Forty-two years is a lot of time given to me so far by the Great Creator of life. It’s quite a privilege to be here on earth even if some days I feel dull and insignificant.
At one point, God in His Infinite wisdom decided that it’s time for certain souls to inhabit physical bodies to experience life as a human being. You and I are born to human parents under life circumstances we couldn’t have anticipated.
It feels like we don’t have a choice. Some of us feels miserable, others grateful, while the great majority are very confused.
Over the years I’ve had some serious moments when I asked, “Why am I here?” “What’s the point of being born in a planet plagued with discord and suffering?”. I’ll get discouraged. I’ll sulk for days. Yet somehow deep inside of me there is a glow of hope of inspiration and a knowing that one day it will all make sense.

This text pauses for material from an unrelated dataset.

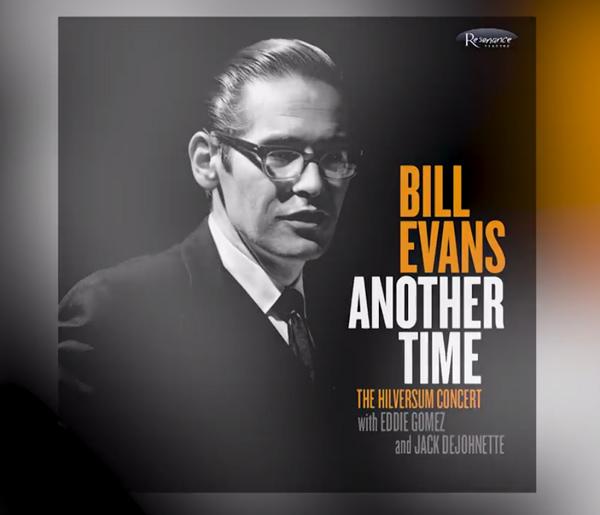 Bill Evans, <I>Another Time: The Hilversum Concert</I>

I’ve always felt that we are intelligent souls, with built-in navigation system to direct us towards every step of life. This is to fulfill that master plan our Creator has designed for the human race— individually and collectively. It’s like we were sent with a program/ software that predetermines in a sense how to fulfill the best version of our lives. But it isn’t set in stone because of free will—the greatest gift endowed to man as God’s creatures.

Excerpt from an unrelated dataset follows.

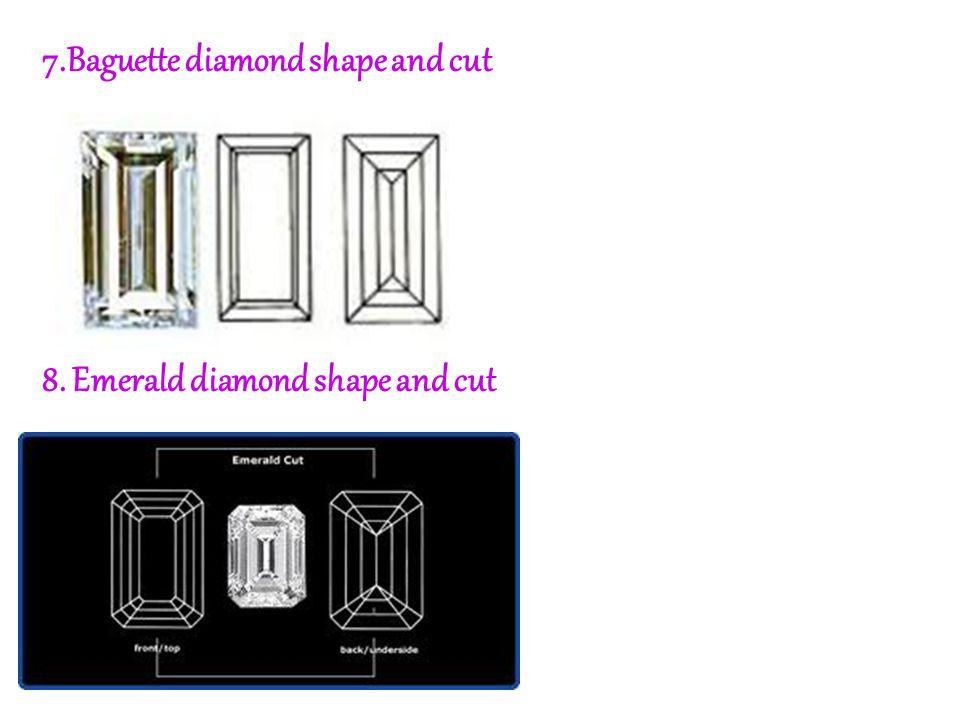 7.Baguette diamond shape and cut 8. Emerald diamond shape and cut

We forget who we truly are upon our entry into this world. It sucks. Isn’t it much easier to recall everything on day one to guarantee success and save us so much heartache in our lifetime? Why oh why is life so hard?
Life is a process and we must forget in order to work towards remembering. To tap into this forgotten “life map”, we must “reconnect” with the Divine through prayer, meditation, and other forms of spiritual practice. They’re meant to awaken our souls and open up to invisible guidance to lead us to the right path and be in alignment with the will of God.
We are meant to live meaningful lives as God’s co-creators. There is power in our choices to create the life we wanted, with God on our side or without. Will it make a difference? My understanding is that if we live more consciously and in recognition that there is a Higher Power overseeing us, we are more at peace knowing that we’re going to be okay and not lose that joy of living. On the contrary, if we decide to move on without God’s guidance, we’re left on our own like a blind man stubbornly walking towards an unknown path, oblivious to the dangers lurking ahead, more likely to get hurt and suffer more.
I’ve had my share of stubbornness over the years and I’ve paid dearly for them. I suffered feeling so much guilt and shame. Yet in these temporary deviations from God’s plan for my life, I knew there is always love and forgiveness. I feel it every single time. It gives me the strength to move on and try again.
My life is still unfolding. I pray that I will live a longer life in order to see more wonders of God’s hand in my life. I know I am on the right path as I toiled for so many years to understand His will for me. Yet I still struggle like so many of you. It’s all part of the process.
One thing I know for sure is that I’m gonna be okay. Life is beautiful and no matter my choices, I am always loved. I have to remember that and remind myself daily of that beautiful promise.